In computer science, NP refers to problems where a solution can be verified quickly, even if finding that solution may take enormous time.
This class has guided much of modern complexity theory. Its quantum counterpart is QMA, where a proof comes not as a string of bits but as a fragile quantum state.
Researchers now say OpenAI’s GPT-5 has helped prove strict limits on QMA. The model suggested a mathematical expression that led to a breakthrough on how far error reduction can go.
The study may be one of the first times artificial intelligence has supplied a concrete step in quantum complexity research.
Setting boundaries in QMA
Scott Aaronson of the University of Texas at Austin and Freek Witteveen of CWI Amsterdam wrote the new paper, Limits to black-box amplification in QMA, now on arXiv.
Their work builds on Stacey Jeffery and Witteveen’s 2025 result and extends Aaronson’s 2008 oracle separation.
In QMA, a prover called Merlin sends a quantum witness to a verifier called Arthur. Arthur runs a quantum algorithm to decide whether to accept. Two numbers define these systems. Completeness is the chance that Arthur accepts a valid proof. Soundness is the chance he wrongly accepts a false one.

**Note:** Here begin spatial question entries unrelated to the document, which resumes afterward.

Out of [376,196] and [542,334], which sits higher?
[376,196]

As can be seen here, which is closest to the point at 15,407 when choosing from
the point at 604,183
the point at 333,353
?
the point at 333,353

Amplification methods can shrink error by repeating the test and combining results. Jeffery and Witteveen showed that completeness can reach doubly exponential proximity to one. The open question was whether it could go beyond that.
GPT-5’s key contribution
Aaronson struggled with the analysis and turned to GPT-5. The model’s first suggestions were wrong. After back-and-forth, it proposed reframing the problem with a single function that measured how close acceptance came to certainty.

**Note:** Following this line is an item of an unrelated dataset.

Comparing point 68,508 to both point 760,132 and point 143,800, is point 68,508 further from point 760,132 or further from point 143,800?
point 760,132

That idea proved decisive. Using approximation theory, the researchers showed that completeness cannot surpass doubly exponential closeness to one, and soundness cannot drop below exponentially small.
Aaronson wrote on his blog Shtetl Optimized: “Now, in September 2025, I’m here to tell you that AI has finally come for what my experience tells me is the most quintessentially human of all human intellectual activities: namely, proving oracle separations between quantum complexity classes.”

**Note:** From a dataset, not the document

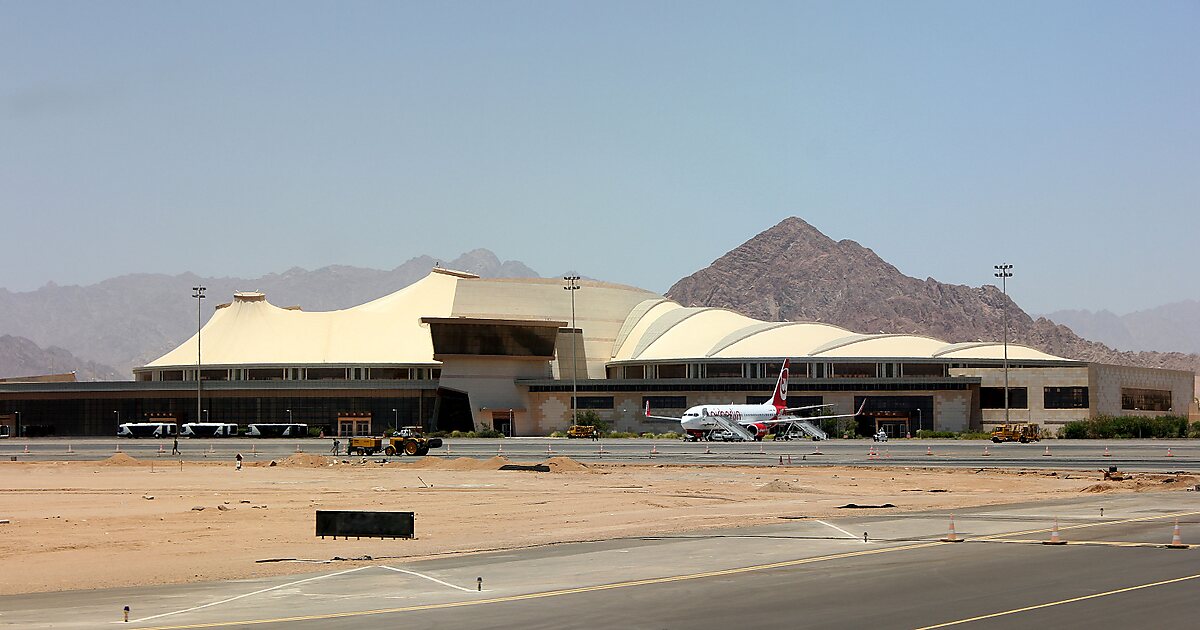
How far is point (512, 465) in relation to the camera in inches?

The proof shows black-box amplification has hit its ceiling. Completeness can go no further than doubly exponential, and soundness can go no lower than exponential.
The result confirms that resolving whether QMA equals QMA1 will need nonrelativizing methods, which analyze circuit structures rather than treating them as black boxes. The asymmetry is also clear: completeness depends on a single good witness, while soundness must hold against every possible witness.
Some critics said GPT-5’s insight was obvious. Aaronson responded: “GPT5-Thinking’s suggestion of a function to use ‘should have’ been obvious to us. It would have been obvious to us had we known more, or had we spent more time studying the literature or asking experts.”
The study leaves big questions open, including whether QMA equals QMA1. But it marks a turning point: AI is no longer just drafting papers or writing code.
In this case, it helped close a decades-long gap in one of the most abstract areas of computer science.